A few days ago, Bitcoin ended the month of October by closing above $13,700. This was big news since this was the highest monthly close since the historic bull run back in 2017-18. A high close at a time when Bitcoin is not massively leveraged and when exchange reserves are still low points to the maturity and health of the network. In fact, what’s more interesting is the fact that despite none of the mass euphoria of 2017, the price has sustained itself above $10,000 for over 3 months now.
At the time of writing, however, Bitcoin had fallen on the charts. While BTC was still trading above $13400, its fall did point to two things – 1) The cryptocurrency is struggling against its resistance and, 2) Bitcoin is clearly overbought.
While Bitcoin’s fair price remains $8,500, BTC is climbing towards the $14,000-level. Further, what is also interesting is that trade volume on exchanges and the Open Interest on derivatives exchanges is average, or below the 90-day average. The tulip-like boom and bust of 2017 had an impact on the cryptocurrency market and so did the third halving.
However, the post-halving gain of nearly 51% points to a sustainable recovery in Bitcoin’s value.

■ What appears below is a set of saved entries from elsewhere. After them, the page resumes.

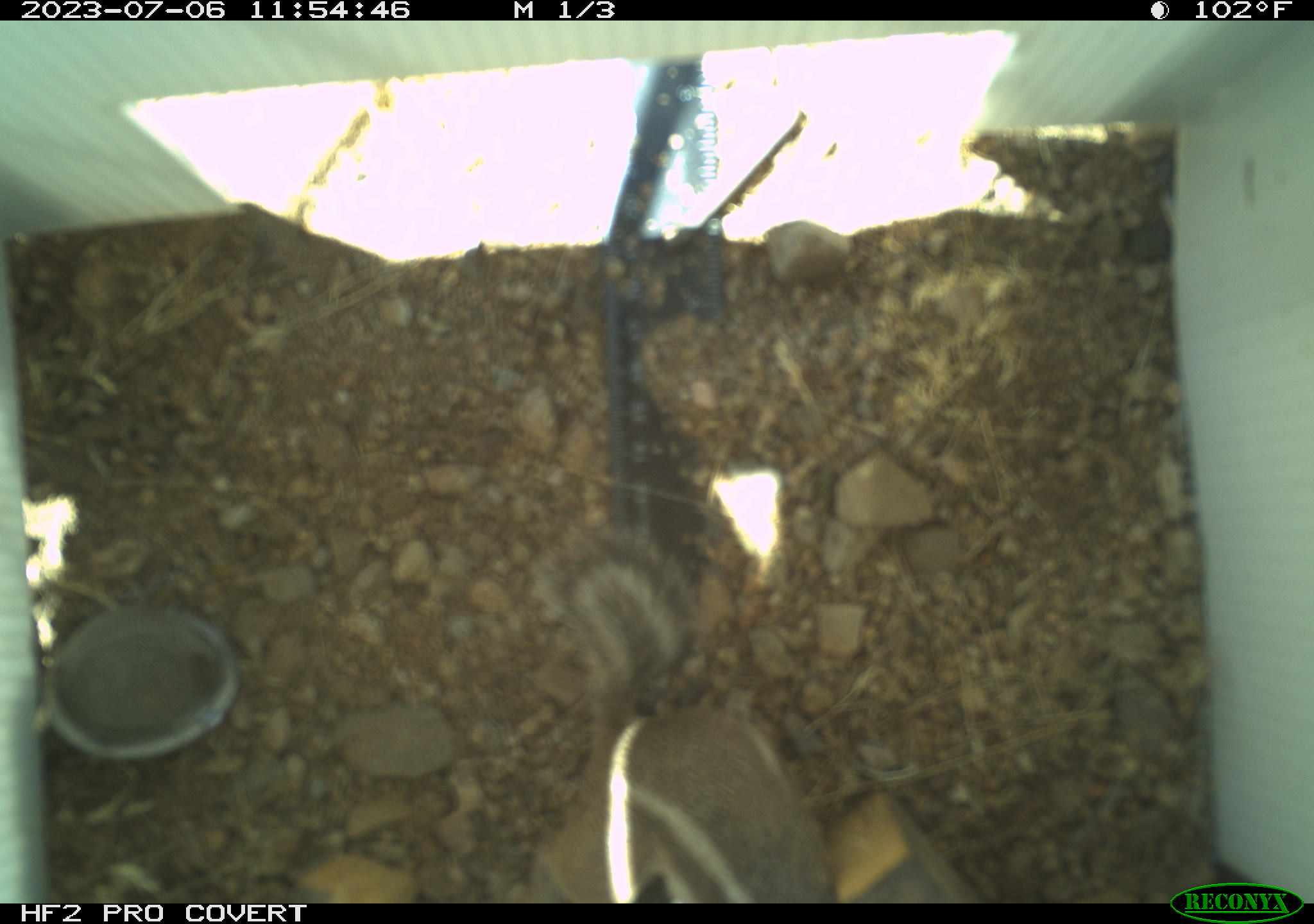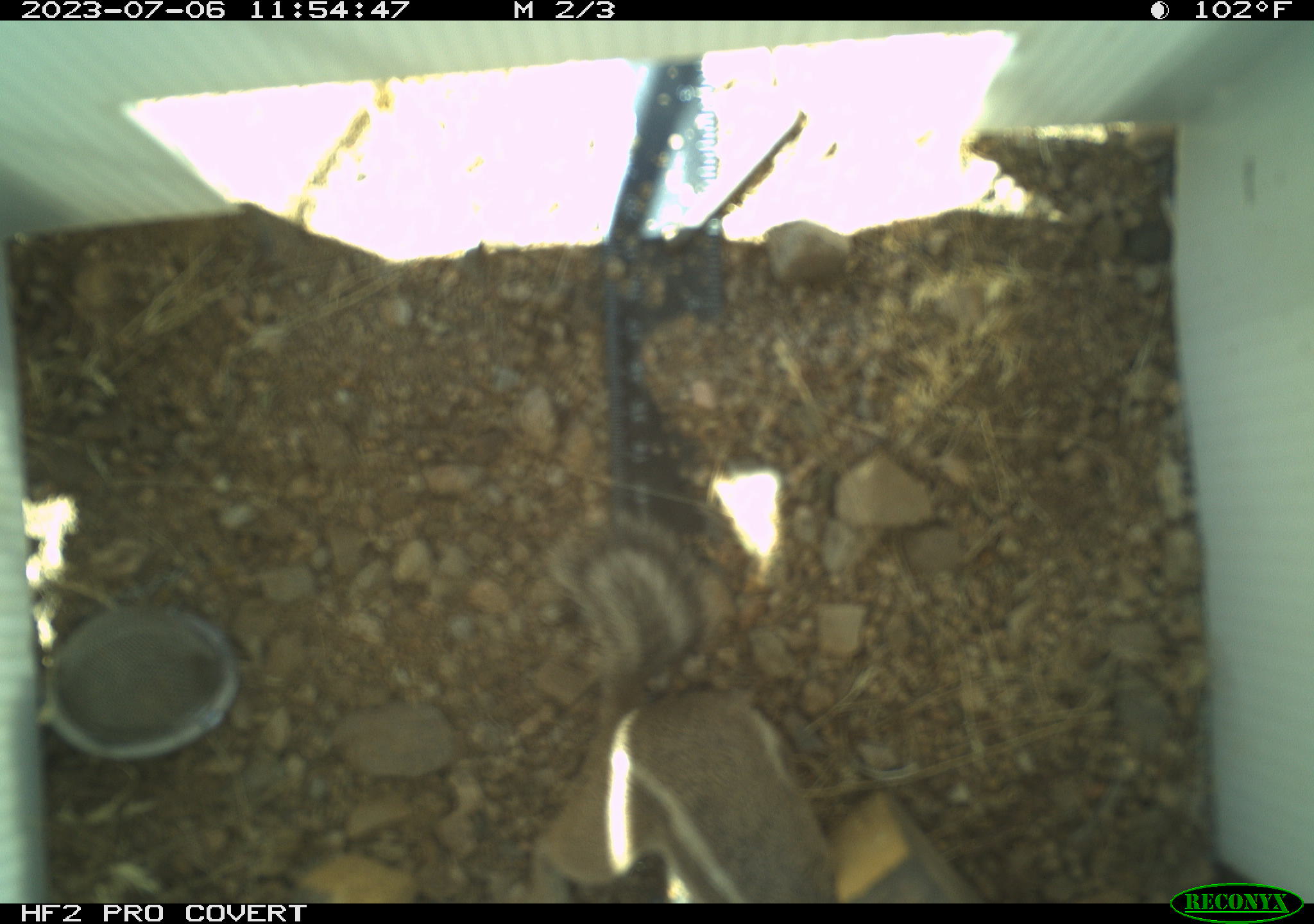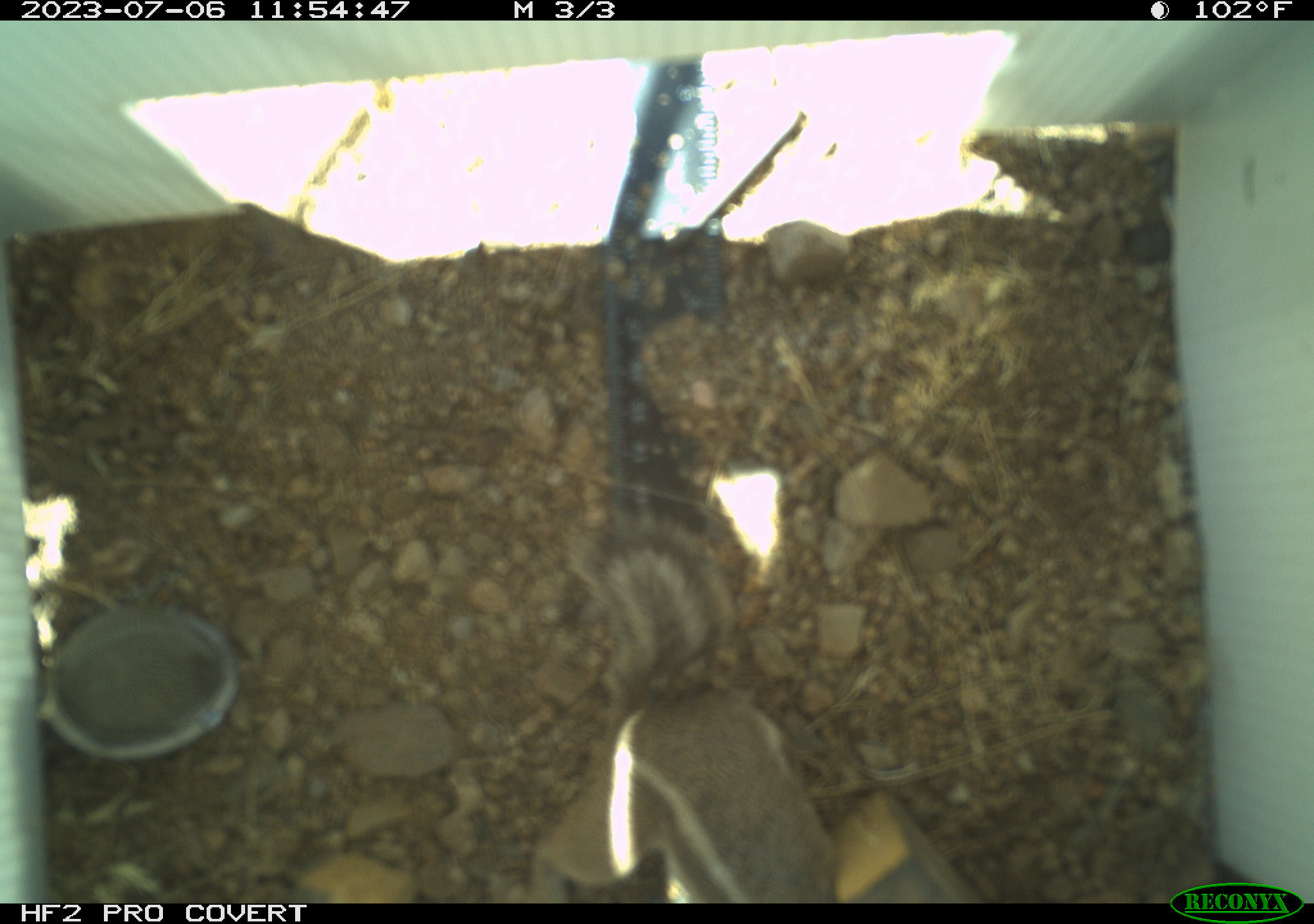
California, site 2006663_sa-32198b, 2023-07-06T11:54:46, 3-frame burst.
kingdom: Animalia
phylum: Chordata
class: Mammalia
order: Rodentia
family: Sciuridae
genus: Ammospermophilus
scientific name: Ammospermophilus leucurus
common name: white-tailed antelope squirrel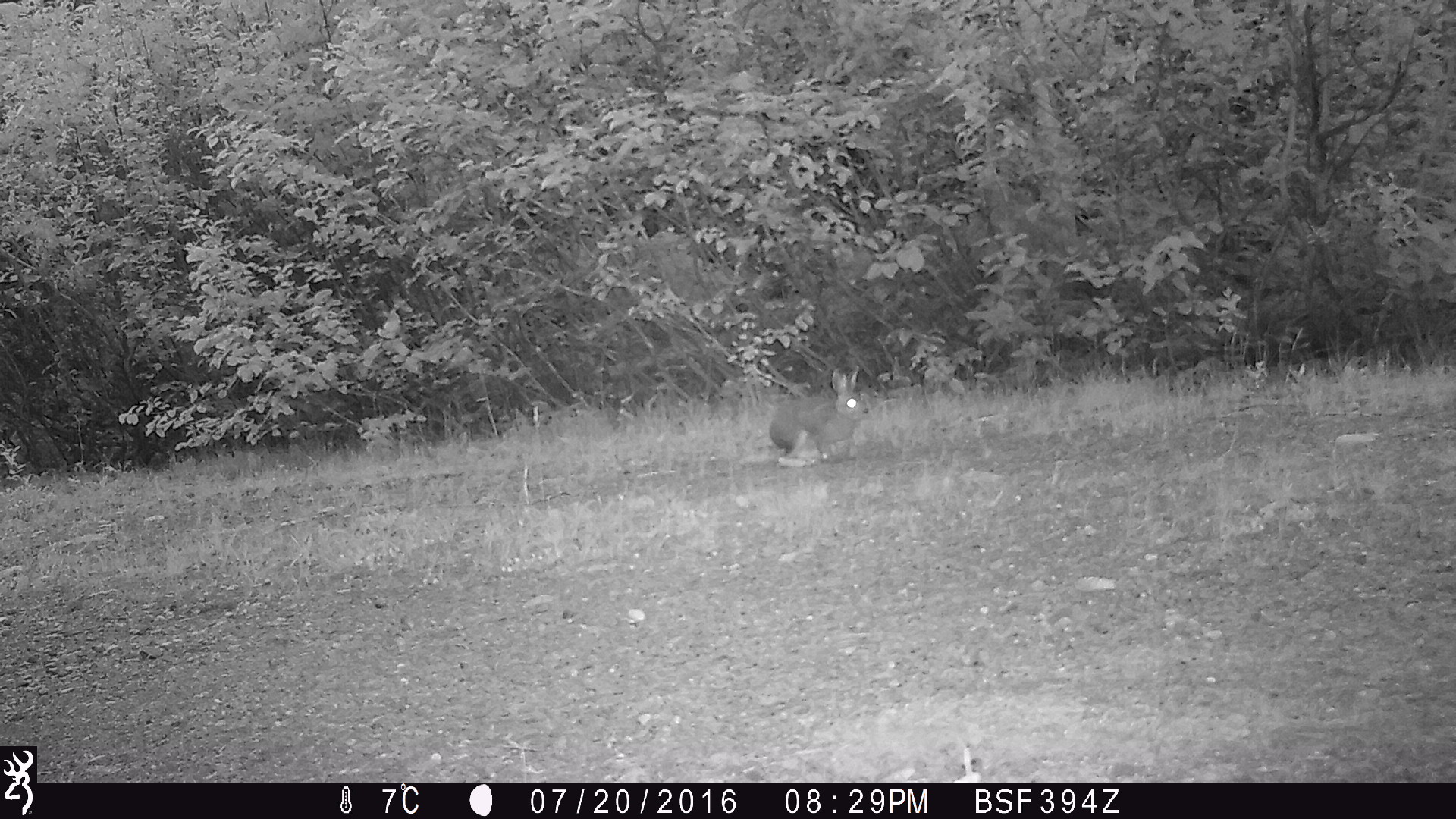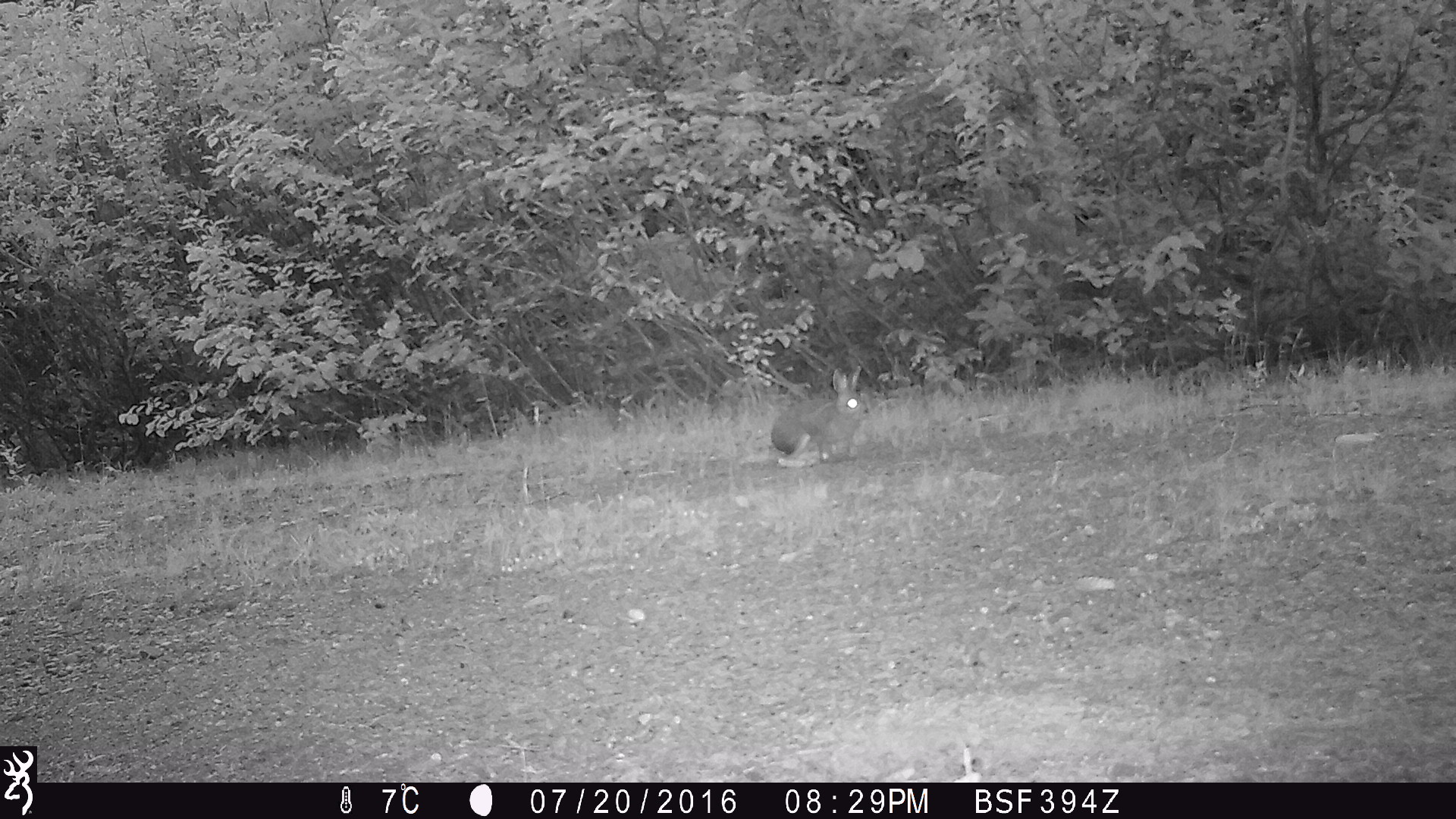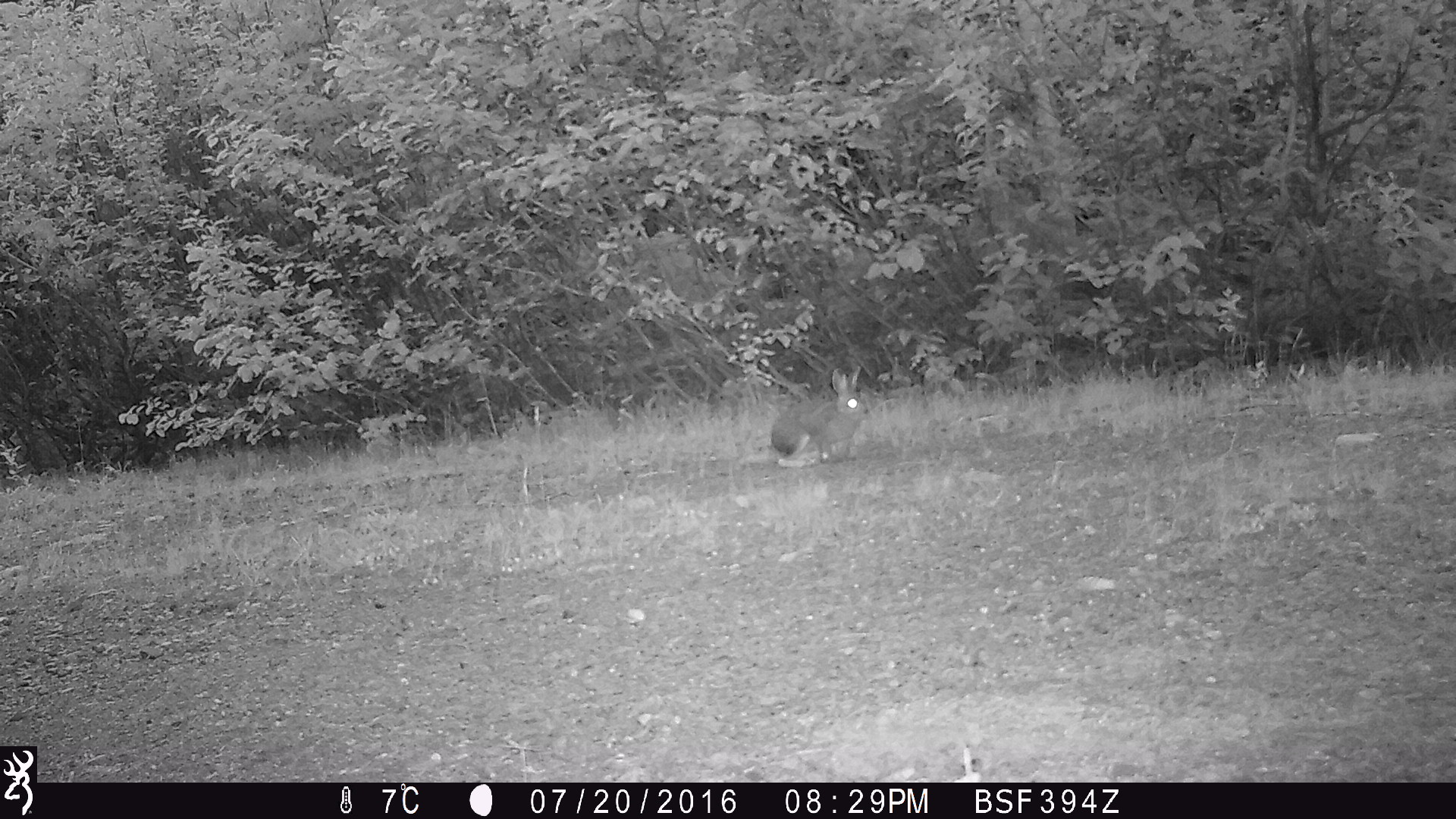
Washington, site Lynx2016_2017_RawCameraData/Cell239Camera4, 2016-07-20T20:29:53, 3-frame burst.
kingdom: Animalia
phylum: Chordata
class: Mammalia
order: Lagomorpha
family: Leporidae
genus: Lepus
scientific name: Lepus americanus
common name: snowshoe hare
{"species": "Lepus americanus (snowshoe hare)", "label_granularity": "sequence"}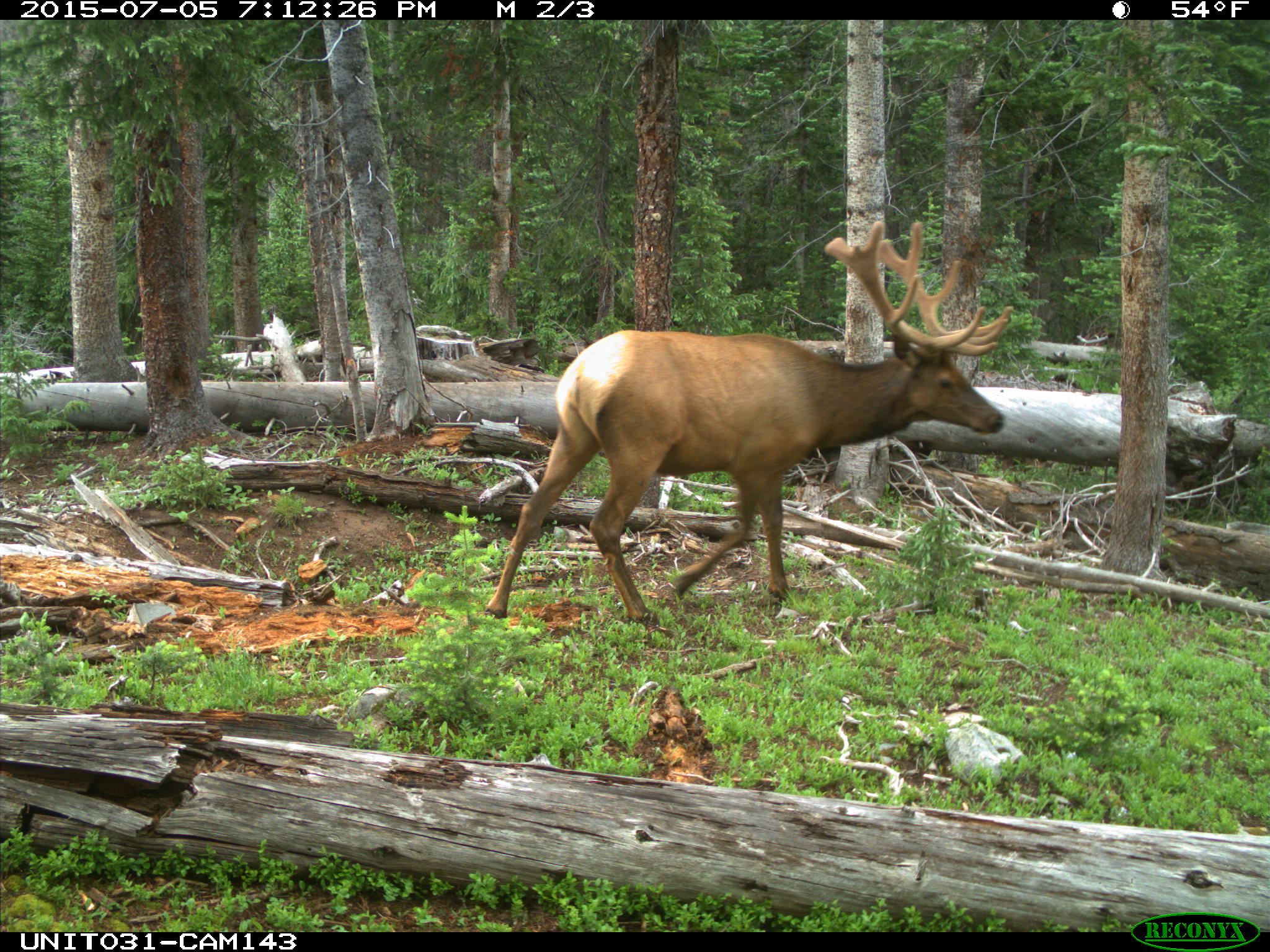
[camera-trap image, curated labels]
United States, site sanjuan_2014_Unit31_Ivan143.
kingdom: Animalia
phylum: Chordata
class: Mammalia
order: Artiodactyla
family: Cervidae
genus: Cervus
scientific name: Cervus elaphus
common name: red deer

Bitcoin’s monthly close was critical to this recovery as it came five months past the halving and exchange reserves are low. And while 97% of HODLers are profitable, the cryptocurrency sustaining itself at the current price level is more crucial for November 2020, than hitting a new high or a previous ATH.
Consider this – The monthly close over the past four months, before October 2020, was as follows,
– In September 2020, Bitcoin closed at $10,700
– In August 2020, Bitcoin closed at $11,600
– In July 2020, Bitcoin closed at $11,300
– In June 2020, Bitcoin closed at $9,100
With the exception of September 2020, every month Bitcoin‘s close was higher than the previous month’s and the price rise was sustained with few anticipated corrections. October’s high close points to further bullish price action in November 2020. Such bullish action is evident when WhaleMap’s MPL chart is observed. Over the past month, for instance, $39M in losses were recorded against $100M in profits and more traders/HODLers are now choosing to wait for exiting trades with profits.
Besides moving profits and losses, the trade volume on spot exchanges is a measure of the demand in the market. New demand is being generated at a slow pace, however, the trade volume was nearly the same as the 60-day average over the past month. Trade volume hit $1.2B only once over the entire month, remaining largely below $500M on other days.
While a high monthly close gave Bitcoin’s price a bullish start to November, its 24-hour price drop of nearly 2% hints at the possibility of a correction. If the trade volume is not sustained on spot exchanges, a correction wave may be the norm before any other resistance levels are tested this month.